Task to complete - Look through the records below for the line holding "Wiesengänger Etappe 03". Write it out exactly, with each following line through the line holding "calico cats | Tumblr".

Given data -
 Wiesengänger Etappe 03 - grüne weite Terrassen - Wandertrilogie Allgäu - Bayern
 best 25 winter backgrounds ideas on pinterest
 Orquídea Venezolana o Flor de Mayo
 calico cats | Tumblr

...

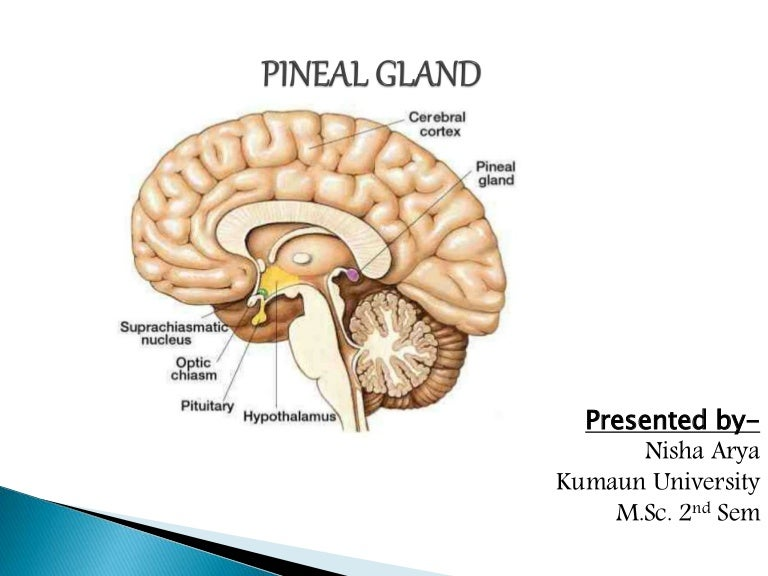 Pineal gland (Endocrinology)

--

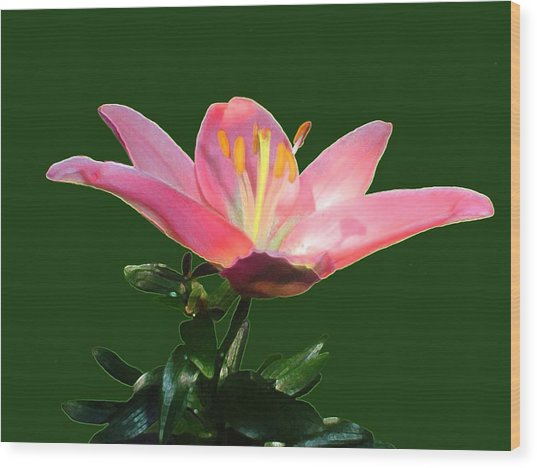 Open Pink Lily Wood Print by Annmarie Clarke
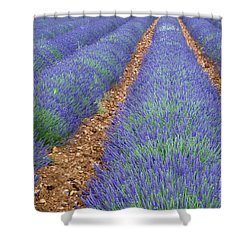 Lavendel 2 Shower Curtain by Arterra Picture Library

Exercise output -
 Wiesengänger Etappe 03 - grüne weite Terrassen - Wandertrilogie Allgäu - Bayern
 best 25 winter backgrounds ideas on pinterest
 Orquídea Venezolana o Flor de Mayo
 calico cats | Tumblr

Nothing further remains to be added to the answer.